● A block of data
------------------------------------------------------------------------

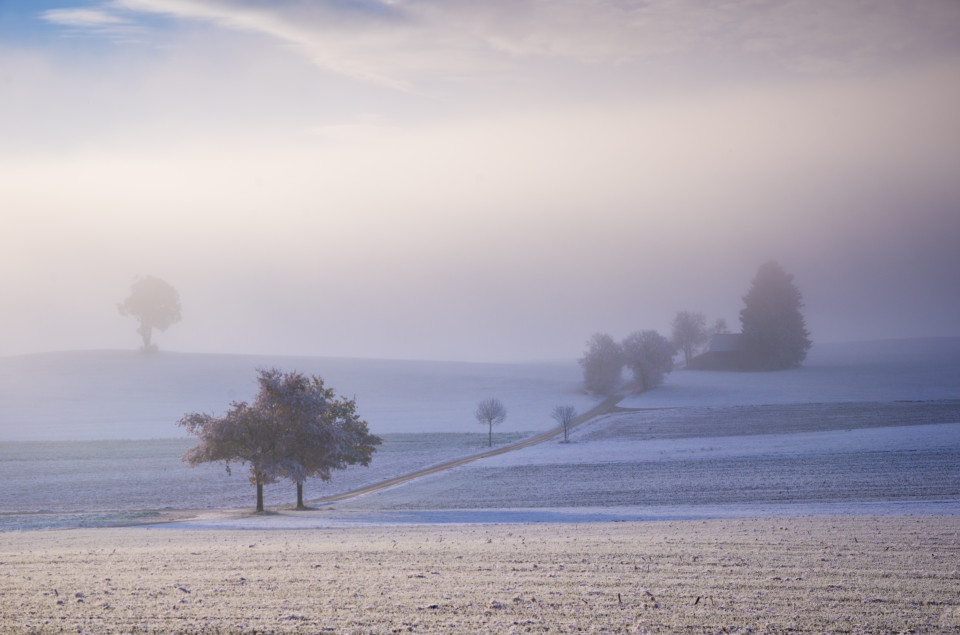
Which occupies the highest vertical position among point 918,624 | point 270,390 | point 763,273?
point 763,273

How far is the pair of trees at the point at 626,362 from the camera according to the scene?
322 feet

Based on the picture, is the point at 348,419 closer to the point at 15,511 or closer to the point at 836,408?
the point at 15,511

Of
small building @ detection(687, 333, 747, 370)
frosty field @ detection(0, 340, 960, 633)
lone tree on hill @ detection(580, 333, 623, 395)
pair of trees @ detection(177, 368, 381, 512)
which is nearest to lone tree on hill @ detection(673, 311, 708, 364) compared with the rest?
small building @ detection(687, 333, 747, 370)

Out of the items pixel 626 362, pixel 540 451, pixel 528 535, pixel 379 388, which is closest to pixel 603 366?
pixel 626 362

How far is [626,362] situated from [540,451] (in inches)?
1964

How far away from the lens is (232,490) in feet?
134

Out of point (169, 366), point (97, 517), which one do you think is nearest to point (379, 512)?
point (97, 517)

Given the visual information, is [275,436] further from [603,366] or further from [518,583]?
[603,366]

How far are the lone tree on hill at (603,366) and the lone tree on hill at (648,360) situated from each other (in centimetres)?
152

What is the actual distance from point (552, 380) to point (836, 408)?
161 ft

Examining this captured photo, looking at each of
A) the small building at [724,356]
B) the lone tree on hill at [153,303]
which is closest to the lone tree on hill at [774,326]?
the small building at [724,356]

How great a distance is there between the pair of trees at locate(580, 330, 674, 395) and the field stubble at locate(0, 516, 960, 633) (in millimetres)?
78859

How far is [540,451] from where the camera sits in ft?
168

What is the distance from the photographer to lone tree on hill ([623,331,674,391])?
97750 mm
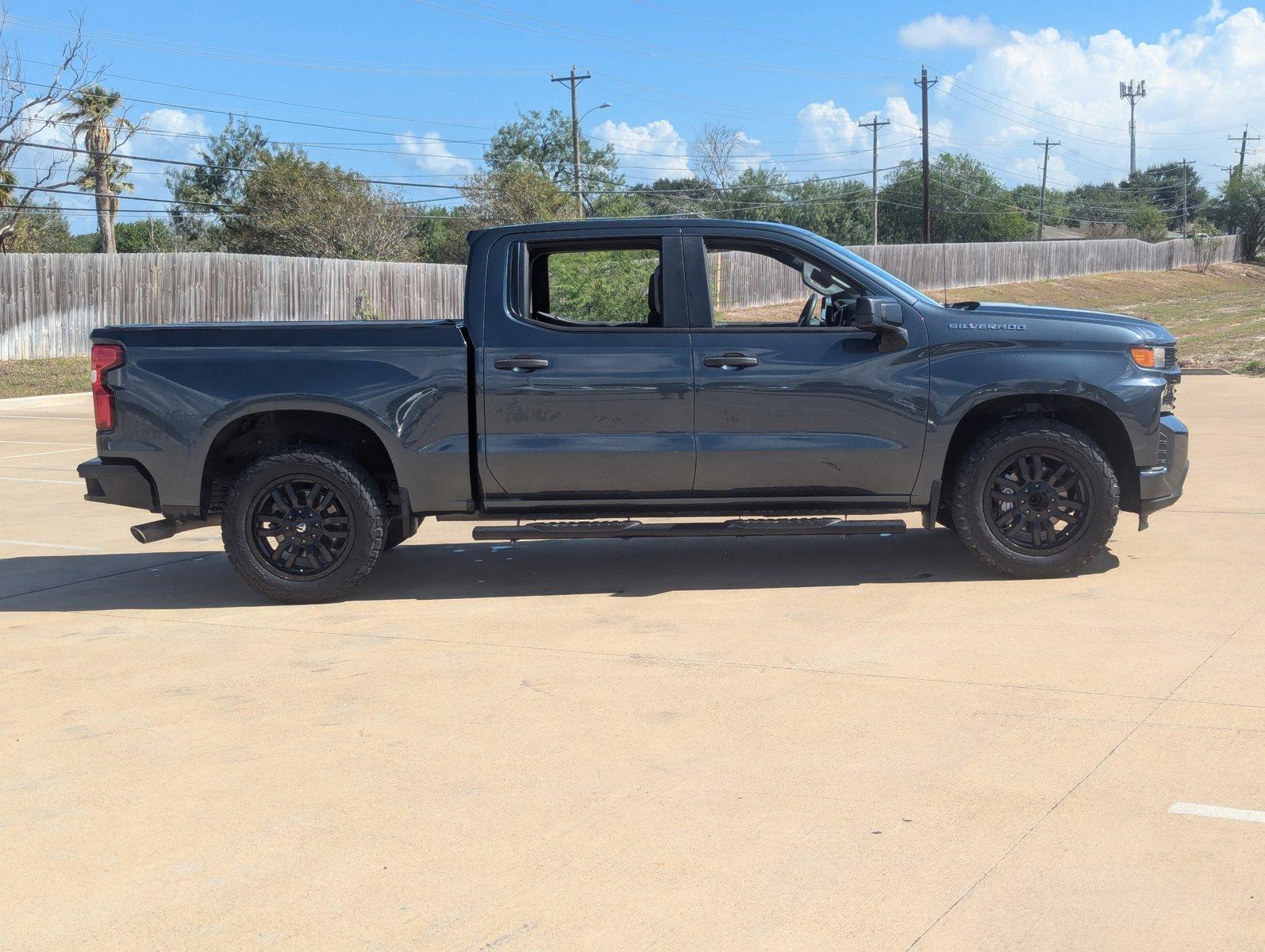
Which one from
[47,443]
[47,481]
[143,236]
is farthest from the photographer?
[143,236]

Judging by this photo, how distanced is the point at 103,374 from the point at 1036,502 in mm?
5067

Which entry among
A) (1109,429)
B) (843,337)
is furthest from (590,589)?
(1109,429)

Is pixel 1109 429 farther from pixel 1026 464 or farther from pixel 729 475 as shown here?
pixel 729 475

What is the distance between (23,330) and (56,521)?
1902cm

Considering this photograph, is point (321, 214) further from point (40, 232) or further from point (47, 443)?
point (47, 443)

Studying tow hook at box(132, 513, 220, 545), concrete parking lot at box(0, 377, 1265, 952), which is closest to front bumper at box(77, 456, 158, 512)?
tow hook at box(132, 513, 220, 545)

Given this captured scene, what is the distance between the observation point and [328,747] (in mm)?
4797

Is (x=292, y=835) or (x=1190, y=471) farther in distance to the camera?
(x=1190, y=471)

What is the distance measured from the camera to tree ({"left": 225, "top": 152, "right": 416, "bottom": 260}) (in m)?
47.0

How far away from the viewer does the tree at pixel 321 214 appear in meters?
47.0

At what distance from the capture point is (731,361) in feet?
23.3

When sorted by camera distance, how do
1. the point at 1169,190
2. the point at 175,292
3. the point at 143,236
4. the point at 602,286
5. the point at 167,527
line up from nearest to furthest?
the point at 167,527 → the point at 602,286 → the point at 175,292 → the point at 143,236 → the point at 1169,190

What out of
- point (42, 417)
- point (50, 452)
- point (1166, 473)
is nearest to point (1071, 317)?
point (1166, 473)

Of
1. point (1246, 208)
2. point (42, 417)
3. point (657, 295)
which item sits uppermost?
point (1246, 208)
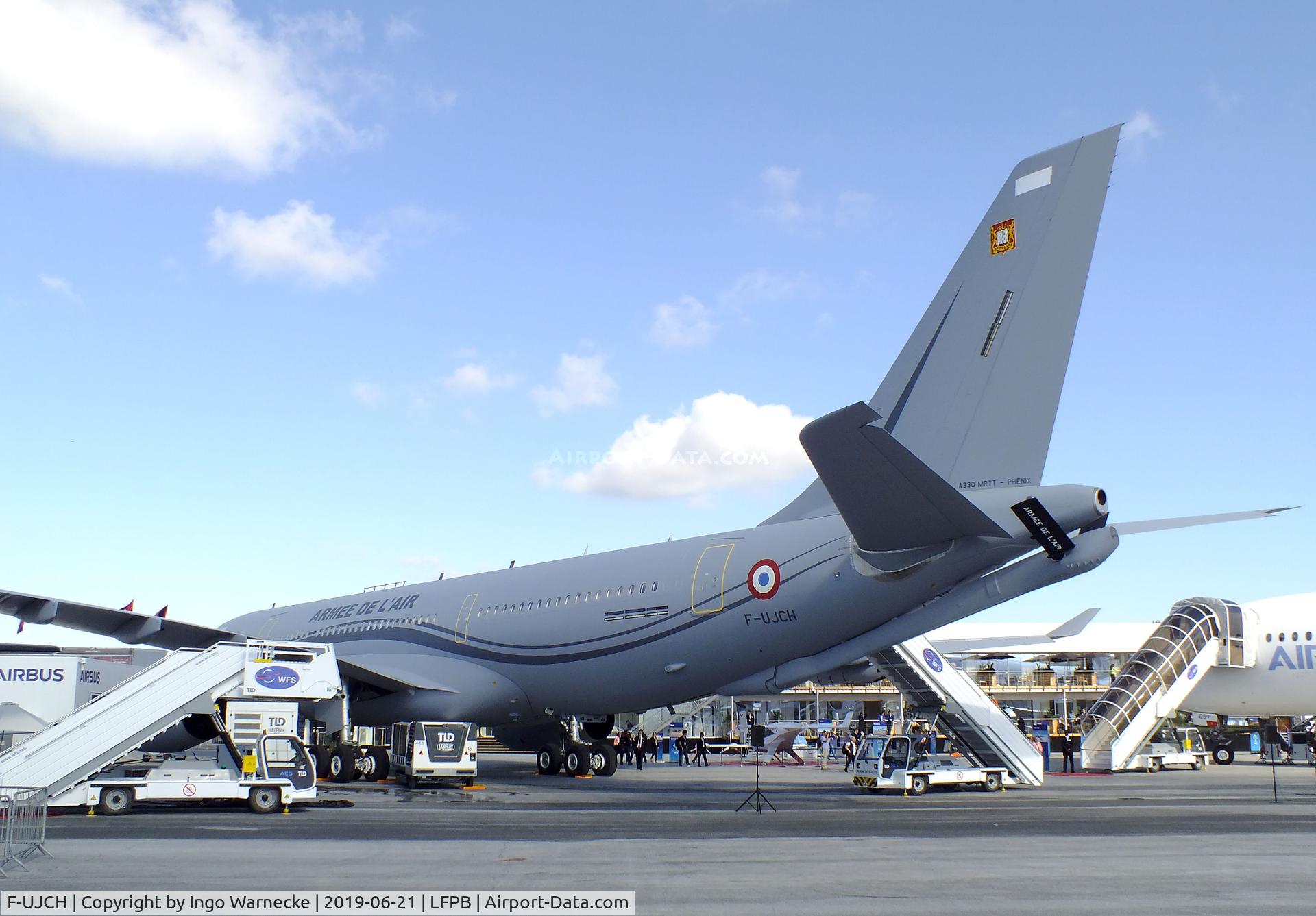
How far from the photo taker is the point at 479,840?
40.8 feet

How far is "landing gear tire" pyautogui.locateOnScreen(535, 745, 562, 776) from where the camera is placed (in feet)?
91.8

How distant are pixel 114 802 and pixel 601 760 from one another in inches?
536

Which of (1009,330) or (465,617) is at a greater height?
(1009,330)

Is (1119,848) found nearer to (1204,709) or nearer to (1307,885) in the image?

------------------------------------------------------------------------

● Exercise
Repeat each line of the records above exactly, but do not copy the pictures.

● Exercise output
Which occupies the highest vertical position among point 918,624 | point 270,390 | point 763,273?
point 763,273

How far is the pair of trees at the point at 626,362 from the camera according to the scene?
322 feet

Based on the picture, is the point at 348,419 closer to the point at 15,511 or closer to the point at 836,408?
the point at 15,511

Of
small building @ detection(687, 333, 747, 370)
frosty field @ detection(0, 340, 960, 633)
lone tree on hill @ detection(580, 333, 623, 395)
pair of trees @ detection(177, 368, 381, 512)
which is nearest to lone tree on hill @ detection(673, 311, 708, 364) compared with the rest?
small building @ detection(687, 333, 747, 370)

Out of the items pixel 626 362, pixel 540 451, pixel 528 535, pixel 379 388, which is closest to pixel 603 366?
pixel 626 362

How far is [626,362] situated from [540,451] (in inches)?
1964

How far away from the lens is (232,490) in feet?
134

Out of point (169, 366), point (97, 517), which one do you think is nearest to point (379, 512)?
point (97, 517)

Given the visual information, is [275,436] further from [603,366] or further from [518,583]?
[603,366]

How far are the lone tree on hill at (603,366) and the lone tree on hill at (648,360) situated from each other (in centimetres)?
152

What is the actual distance from point (552, 380) to point (836, 408)?
161 ft

Examining this captured photo, looking at each of
A) the small building at [724,356]
B) the lone tree on hill at [153,303]
which is closest to the lone tree on hill at [774,326]?
the small building at [724,356]

How great a distance is there between the pair of trees at locate(580, 330, 674, 395) and the field stubble at locate(0, 516, 960, 633) (in millimetres)?
78859

How far is [540,451] from where the camera sits in ft?
168

What is the distance from the photographer to lone tree on hill ([623,331,674,391])?
97750 mm
Which one from
[47,443]
[47,481]
[143,236]
is farthest from the photographer?
[143,236]

Judging by this photo, how distanced is the point at 103,374 from the point at 1036,502 in mm?
5067

Which entry among
A) (1109,429)
B) (843,337)
is furthest from (590,589)?
(1109,429)

Is pixel 1109 429 farther from pixel 1026 464 or farther from pixel 729 475 as shown here?
pixel 729 475

What is the distance between (23,330) and (56,521)?
1902cm

Considering this photograph, is point (321, 214) further from point (40, 232) or further from point (47, 443)?
point (47, 443)

Studying tow hook at box(132, 513, 220, 545), concrete parking lot at box(0, 377, 1265, 952), which is closest to front bumper at box(77, 456, 158, 512)?
tow hook at box(132, 513, 220, 545)

Given this captured scene, what is the distance between the observation point and [328,747] (in mm)?
4797

Is (x=292, y=835) or (x=1190, y=471) farther in distance to the camera?
(x=1190, y=471)

What is the distance measured from the camera to tree ({"left": 225, "top": 152, "right": 416, "bottom": 260}) (in m)?
47.0

How far away from the viewer does the tree at pixel 321 214 appear in meters?
47.0

At what distance from the capture point is (731,361) in feet?
23.3

When sorted by camera distance, how do
1. the point at 1169,190
2. the point at 175,292
3. the point at 143,236
4. the point at 602,286
5. the point at 167,527
line up from nearest to furthest?
the point at 167,527 → the point at 602,286 → the point at 175,292 → the point at 143,236 → the point at 1169,190

What out of
- point (42, 417)
- point (50, 452)
- point (1166, 473)
is nearest to point (1071, 317)?
point (1166, 473)

Of
1. point (1246, 208)
2. point (42, 417)
3. point (657, 295)
which item sits uppermost?
point (1246, 208)
How far from the photo taker is the point at 479,840?
40.8 feet

How far is "landing gear tire" pyautogui.locateOnScreen(535, 745, 562, 776) from where the camera is placed (in feet)?
91.8

How distant are pixel 114 802 and pixel 601 760 from one another in inches?
536

Which of (1009,330) or (465,617) is at a greater height?
(1009,330)

Is (1119,848) found nearer to (1204,709) or nearer to (1307,885) in the image?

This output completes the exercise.